** Directive **
Return all of the lines below exactly as they are.

Extracted records:

## Begin

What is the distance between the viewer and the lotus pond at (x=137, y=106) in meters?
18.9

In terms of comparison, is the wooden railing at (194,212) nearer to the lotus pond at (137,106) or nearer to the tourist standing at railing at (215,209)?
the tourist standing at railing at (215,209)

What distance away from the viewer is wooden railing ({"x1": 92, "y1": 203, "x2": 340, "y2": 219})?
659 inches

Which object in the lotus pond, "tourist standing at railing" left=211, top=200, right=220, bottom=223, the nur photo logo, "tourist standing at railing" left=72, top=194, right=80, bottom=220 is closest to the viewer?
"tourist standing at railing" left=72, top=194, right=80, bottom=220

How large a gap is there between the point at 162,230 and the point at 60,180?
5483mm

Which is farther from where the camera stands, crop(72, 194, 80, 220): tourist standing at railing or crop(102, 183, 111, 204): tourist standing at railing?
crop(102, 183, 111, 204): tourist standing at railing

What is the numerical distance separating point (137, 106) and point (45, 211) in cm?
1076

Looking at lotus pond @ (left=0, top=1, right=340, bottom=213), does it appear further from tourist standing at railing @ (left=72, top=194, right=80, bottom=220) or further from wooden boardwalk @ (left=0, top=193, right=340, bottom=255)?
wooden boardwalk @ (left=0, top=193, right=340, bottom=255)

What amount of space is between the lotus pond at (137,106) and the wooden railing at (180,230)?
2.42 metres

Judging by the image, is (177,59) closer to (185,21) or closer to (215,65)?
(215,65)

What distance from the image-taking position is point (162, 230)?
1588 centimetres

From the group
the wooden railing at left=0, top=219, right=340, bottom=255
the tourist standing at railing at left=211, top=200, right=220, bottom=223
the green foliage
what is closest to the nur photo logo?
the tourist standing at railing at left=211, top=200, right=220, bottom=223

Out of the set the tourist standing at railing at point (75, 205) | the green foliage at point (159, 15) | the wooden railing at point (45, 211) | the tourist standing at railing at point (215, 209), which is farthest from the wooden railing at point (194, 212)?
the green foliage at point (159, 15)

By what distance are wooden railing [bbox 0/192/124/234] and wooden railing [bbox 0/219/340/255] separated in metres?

## End

** Task output **
What is the distance between the viewer and the lotus pond at (x=137, y=106) in meters?
18.9

In terms of comparison, is the wooden railing at (194,212) nearer to the lotus pond at (137,106) or nearer to the tourist standing at railing at (215,209)?
the tourist standing at railing at (215,209)

What distance away from the viewer is wooden railing ({"x1": 92, "y1": 203, "x2": 340, "y2": 219})?
659 inches

Which object in the lotus pond, "tourist standing at railing" left=211, top=200, right=220, bottom=223, the nur photo logo, "tourist standing at railing" left=72, top=194, right=80, bottom=220 is closest to the viewer?
"tourist standing at railing" left=72, top=194, right=80, bottom=220

How large a gap is there between the point at 162,230 and the point at 60,180?
5483mm

Which is farther from where the camera stands, crop(72, 194, 80, 220): tourist standing at railing or crop(102, 183, 111, 204): tourist standing at railing?
crop(102, 183, 111, 204): tourist standing at railing

What is the numerical distance separating point (137, 106) and point (45, 211) in cm?
1076

Looking at lotus pond @ (left=0, top=1, right=340, bottom=213), does it appear further from tourist standing at railing @ (left=72, top=194, right=80, bottom=220) or further from wooden boardwalk @ (left=0, top=193, right=340, bottom=255)?
wooden boardwalk @ (left=0, top=193, right=340, bottom=255)

What amount of space is between the lotus pond at (137,106) and the wooden railing at (180,230)?
2.42 metres

Judging by the image, is (177,59) closer to (185,21) or closer to (215,65)?
(215,65)

What distance from the image-taking position is point (162, 230)?
1588 centimetres

From the group
the wooden railing at left=0, top=219, right=340, bottom=255
the tourist standing at railing at left=211, top=200, right=220, bottom=223
the green foliage
what is closest to the nur photo logo?
the tourist standing at railing at left=211, top=200, right=220, bottom=223

Out of the set the tourist standing at railing at point (75, 205) | the green foliage at point (159, 15) | the wooden railing at point (45, 211) | the tourist standing at railing at point (215, 209), which is farthest from the wooden railing at point (194, 212)?
the green foliage at point (159, 15)

By what distance are wooden railing [bbox 0/192/124/234] and wooden railing [bbox 0/219/340/255] separated in metres?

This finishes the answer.